Provided passage:
════
Merlin and Muteau tell us that formerly the breach of the seal by a priest was punishable with death. Guyot says that canonists are not agreed as to whether the breach is an offence recognizable by the civil courts [si c'est un délit commun ou un cas royal], but that several canonists maintain that the civil judges ought to have cognizance of it. This appears to be his own view because the breach is a grave crime against religion and society, a public scandal, and a sacrilege. He cites, however, a decree of the Parlement of Toulouse of 16 February 1679, deciding that the cognizance of the offence belonged to the ecclesiastical judge.

===High treason===
All these three writers except from the general inviolability of the seal the single case of high treason, that is, an offence against the person of the king or against the safety of the State. Merlin and Guyot, appear to base their authority for this exception on a statement by Laurent Bouchel (1559–1629), a distinguished French advocate who practised before the French Parliament. He was also an expert in canon law and he wrote a work on the Decrees of the Gallican Church. They cite Bouchel as stating that:

...on account of the gravity and importance of the crime of high treason the confessor is excused if he reveals it that he [Bouchel] does not know if one ought to go further and say that the priest who may have kept such a matter secret and not have denounced it to the magistrate would be guilty and would be an accomplice; that one cannot doubt that a person who is informed of a conspiracy against the person and estate of the prince would be excommunicated and anathematized if he did not denounce it to the magistrate to have it punished.

It is to be noticed that this statement by Bouchel, as cited by Merlin and Guyot, does not mention any decree or decision or any other authority supporting it. Muteau, in excepting high treason, appears to base the exception mainly upon a decree of Louis XI, of 22 December 1477, enjoining "upon all persons whatsoever" to denounce certain crimes against the safety of the State and the person of the king which might come to their knowledge. He says that the theologians have invariably maintained that confessors were not included among persons bound to reveal high treason. Muteau points out, also, that the Inquisition itself uniformly laid down that "never, in no interest," should the seal of confession be violated.
════
Work to complete: Print the part of the passage on the seal of confession that starts at "It is to be" and ends at "confession be violated.".
════
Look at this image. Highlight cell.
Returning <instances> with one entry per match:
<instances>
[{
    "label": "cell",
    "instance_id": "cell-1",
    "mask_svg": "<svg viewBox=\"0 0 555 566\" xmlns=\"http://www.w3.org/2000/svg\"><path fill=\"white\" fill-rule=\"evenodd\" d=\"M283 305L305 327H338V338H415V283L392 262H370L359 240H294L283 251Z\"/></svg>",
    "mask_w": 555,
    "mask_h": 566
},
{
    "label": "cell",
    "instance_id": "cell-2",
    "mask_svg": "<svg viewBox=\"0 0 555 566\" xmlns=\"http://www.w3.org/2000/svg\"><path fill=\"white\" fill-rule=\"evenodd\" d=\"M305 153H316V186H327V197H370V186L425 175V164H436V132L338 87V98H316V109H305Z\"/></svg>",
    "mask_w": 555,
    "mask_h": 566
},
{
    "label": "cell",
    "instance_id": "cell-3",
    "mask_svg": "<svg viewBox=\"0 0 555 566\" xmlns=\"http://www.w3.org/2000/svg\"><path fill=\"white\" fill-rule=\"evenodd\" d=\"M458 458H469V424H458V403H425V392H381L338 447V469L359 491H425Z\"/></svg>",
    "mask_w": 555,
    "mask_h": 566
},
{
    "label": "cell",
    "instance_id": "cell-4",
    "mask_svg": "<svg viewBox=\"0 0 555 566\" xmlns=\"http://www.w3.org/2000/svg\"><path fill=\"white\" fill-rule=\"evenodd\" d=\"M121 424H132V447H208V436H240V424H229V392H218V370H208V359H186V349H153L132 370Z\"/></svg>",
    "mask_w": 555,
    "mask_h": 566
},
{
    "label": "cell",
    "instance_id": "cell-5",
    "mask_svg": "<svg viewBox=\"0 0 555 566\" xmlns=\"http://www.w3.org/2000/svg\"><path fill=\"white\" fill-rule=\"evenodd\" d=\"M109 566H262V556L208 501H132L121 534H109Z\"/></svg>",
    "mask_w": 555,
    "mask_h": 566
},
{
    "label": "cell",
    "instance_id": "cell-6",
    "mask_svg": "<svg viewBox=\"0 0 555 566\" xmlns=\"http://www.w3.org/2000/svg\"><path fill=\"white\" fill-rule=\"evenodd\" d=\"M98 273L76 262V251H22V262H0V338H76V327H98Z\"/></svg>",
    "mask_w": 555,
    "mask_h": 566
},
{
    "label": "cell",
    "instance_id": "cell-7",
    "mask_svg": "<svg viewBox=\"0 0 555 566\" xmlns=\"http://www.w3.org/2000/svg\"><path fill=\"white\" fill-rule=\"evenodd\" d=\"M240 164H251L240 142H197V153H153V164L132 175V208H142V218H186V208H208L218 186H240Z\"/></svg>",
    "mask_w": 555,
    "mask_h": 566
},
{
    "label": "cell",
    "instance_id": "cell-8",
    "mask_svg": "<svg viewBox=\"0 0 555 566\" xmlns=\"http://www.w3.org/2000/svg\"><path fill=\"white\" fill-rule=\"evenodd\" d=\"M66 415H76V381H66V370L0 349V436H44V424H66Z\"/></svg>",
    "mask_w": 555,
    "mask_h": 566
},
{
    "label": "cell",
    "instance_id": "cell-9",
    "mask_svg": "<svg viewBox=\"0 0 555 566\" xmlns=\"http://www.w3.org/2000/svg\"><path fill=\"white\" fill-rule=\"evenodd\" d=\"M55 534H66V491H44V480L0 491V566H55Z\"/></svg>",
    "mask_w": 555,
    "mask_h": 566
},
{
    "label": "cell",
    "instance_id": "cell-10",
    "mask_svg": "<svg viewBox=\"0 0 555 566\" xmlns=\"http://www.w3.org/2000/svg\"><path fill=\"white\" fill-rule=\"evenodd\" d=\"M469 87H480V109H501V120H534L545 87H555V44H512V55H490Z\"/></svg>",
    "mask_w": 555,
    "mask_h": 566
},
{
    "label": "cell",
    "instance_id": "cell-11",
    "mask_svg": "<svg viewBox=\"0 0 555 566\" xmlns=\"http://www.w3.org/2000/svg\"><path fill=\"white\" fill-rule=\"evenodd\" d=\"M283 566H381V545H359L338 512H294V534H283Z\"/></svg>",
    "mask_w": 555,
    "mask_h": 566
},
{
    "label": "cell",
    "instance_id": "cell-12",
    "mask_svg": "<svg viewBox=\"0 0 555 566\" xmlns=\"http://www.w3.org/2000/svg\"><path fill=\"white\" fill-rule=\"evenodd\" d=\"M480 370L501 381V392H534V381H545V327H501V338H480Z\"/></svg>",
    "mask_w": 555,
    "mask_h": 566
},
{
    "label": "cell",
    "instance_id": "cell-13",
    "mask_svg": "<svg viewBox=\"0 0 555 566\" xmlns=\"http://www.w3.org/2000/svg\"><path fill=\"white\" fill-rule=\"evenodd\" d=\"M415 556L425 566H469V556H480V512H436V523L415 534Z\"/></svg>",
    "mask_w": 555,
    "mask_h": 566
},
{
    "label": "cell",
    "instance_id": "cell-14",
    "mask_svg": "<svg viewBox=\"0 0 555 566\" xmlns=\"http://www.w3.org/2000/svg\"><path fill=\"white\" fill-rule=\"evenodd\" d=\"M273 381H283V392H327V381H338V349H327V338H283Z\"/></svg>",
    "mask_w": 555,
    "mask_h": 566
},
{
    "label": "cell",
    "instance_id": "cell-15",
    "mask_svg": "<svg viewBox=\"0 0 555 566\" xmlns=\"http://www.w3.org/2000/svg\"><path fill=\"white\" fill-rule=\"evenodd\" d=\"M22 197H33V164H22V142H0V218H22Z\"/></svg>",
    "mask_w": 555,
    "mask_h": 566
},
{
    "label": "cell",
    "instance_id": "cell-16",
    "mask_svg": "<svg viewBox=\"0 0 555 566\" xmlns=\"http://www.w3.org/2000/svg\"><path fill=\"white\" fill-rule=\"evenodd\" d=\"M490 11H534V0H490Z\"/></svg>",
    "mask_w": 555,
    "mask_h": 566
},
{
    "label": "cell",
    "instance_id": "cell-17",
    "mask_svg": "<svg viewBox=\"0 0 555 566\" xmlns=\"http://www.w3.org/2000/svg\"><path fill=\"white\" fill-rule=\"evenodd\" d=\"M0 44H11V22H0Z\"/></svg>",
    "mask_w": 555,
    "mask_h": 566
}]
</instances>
════
Complete response:
It is to be noticed that this statement by Bouchel, as cited by Merlin and Guyot, does not mention any decree or decision or any other authority supporting it. Muteau, in excepting high treason, appears to base the exception mainly upon a decree of Louis XI, of 22 December 1477, enjoining "upon all persons whatsoever" to denounce certain crimes against the safety of the State and the person of the king which might come to their knowledge. He says that the theologians have invariably maintained that confessors were not included among persons bound to reveal high treason. Muteau points out, also, that the Inquisition itself uniformly laid down that "never, in no interest," should the seal of confession be violated.